As they would be anywhere else, the atrium spaces are used for promotions, shows, exhibitions and events and many of these cater to children.


Outside, on three sides is a large space that’s the mall’s interface with the neighbourhood. This mall is called Wuyue Guangchang where guangchang [广场] means square – as in public square. Me, I’m so accustomed to looking at things that’ve been over-designed it took me a while to recognize this expanse of paving as the square it is. It doesn’t look “designed” but it’s no accident because a length of canal had to be covered over to create it. It doesn’t matter if its presence was imposed as a planning condition, offered as a deal sweetener, or proposed as a low-cost, low-maintenance attraction, whoever thought of it is a genius.

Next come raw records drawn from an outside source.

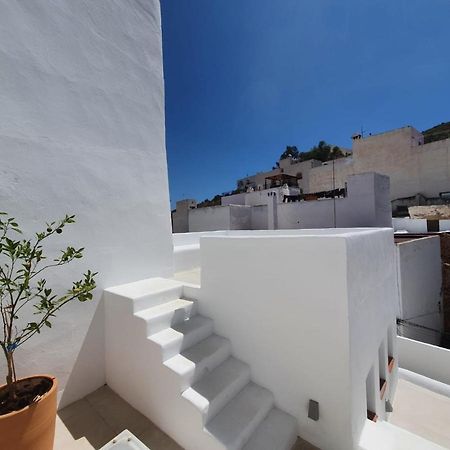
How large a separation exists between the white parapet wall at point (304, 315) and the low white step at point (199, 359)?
0.52 feet

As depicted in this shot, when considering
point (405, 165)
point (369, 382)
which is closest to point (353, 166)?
point (405, 165)

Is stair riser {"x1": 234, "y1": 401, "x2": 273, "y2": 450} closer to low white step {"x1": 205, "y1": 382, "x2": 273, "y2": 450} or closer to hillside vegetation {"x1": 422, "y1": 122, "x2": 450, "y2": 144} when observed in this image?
low white step {"x1": 205, "y1": 382, "x2": 273, "y2": 450}

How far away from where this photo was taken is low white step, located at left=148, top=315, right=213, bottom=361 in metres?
2.54

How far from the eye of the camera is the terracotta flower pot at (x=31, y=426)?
1.73 m

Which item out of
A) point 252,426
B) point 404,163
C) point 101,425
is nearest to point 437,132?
point 404,163

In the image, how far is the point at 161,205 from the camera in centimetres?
417

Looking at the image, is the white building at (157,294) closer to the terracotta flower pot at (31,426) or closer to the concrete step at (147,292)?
the concrete step at (147,292)

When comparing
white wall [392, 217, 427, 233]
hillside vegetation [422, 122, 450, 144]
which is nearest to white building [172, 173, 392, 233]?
white wall [392, 217, 427, 233]

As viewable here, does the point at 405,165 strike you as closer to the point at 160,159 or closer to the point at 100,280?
the point at 160,159

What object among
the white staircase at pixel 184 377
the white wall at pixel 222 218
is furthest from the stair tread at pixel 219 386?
the white wall at pixel 222 218

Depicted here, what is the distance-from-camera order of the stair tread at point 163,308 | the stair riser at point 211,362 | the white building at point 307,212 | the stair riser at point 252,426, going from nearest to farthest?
1. the stair riser at point 252,426
2. the stair riser at point 211,362
3. the stair tread at point 163,308
4. the white building at point 307,212

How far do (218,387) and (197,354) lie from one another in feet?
1.31

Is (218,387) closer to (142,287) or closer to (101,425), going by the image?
(101,425)

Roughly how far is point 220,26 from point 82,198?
22.1ft
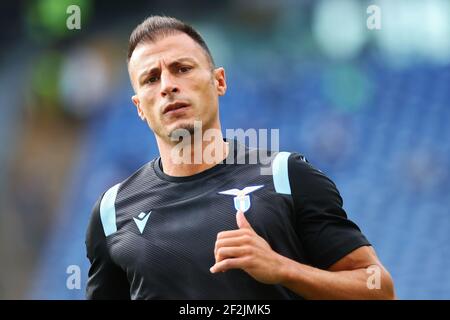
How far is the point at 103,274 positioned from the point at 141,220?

Is “invisible design” an oxymoron? I’m having trouble imagining a design that doesn’t look like design yet delivers an expected benefit and delivers it more efficiently because of the absence of design. It might be because the purpose of design is often mistaken for making something look like it’s been designed (i.e. a representation of the act of designing a.k.a. that post-modern malaise), instead of thinking about the what the design is supposed to achieve. This of course raises thorny questions of what is a (genuine) design goal and whether design is always the value-adding activity we like to think it is. Some other time.

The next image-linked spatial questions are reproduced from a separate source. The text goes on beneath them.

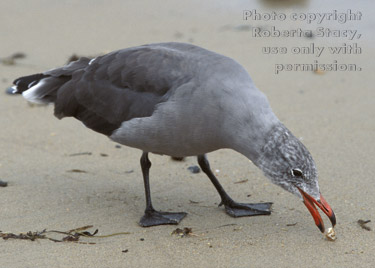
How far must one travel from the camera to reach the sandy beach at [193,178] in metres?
4.62

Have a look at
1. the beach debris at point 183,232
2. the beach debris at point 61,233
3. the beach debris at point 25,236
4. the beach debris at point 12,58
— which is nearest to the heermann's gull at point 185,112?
Answer: the beach debris at point 183,232

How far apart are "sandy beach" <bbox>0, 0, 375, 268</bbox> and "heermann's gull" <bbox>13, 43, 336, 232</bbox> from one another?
0.28m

This square works and it works all the better for not having been “designed” to have amphitheaters, landscaping, level changes, curves and all those things that indicate design intent but only serve to limit potential.




Other than being stacked over seven levels and having a single management entity, the mall itself is no different from other parts of town where you might see an entire street of restaurants or a building with every tenant a restaurant. This mall became part of the neighbourhood easily and organically, without trauma, hand-wringing, or consultants. It’s probably everything a mall ever needed to be.
[Cite]
Fascinating to parlay your observations to malls I know well. And even more mystifying why the original and biggest mall in Athens Greece charges hefty fees for parking, increasing by the hour. I never understood why they don’t focus on encouraging customers to linger. However, it is attached to a metro station, so perhaps the downside is that commuters would appropriate the carpark. Swings and roundabouts of easy access.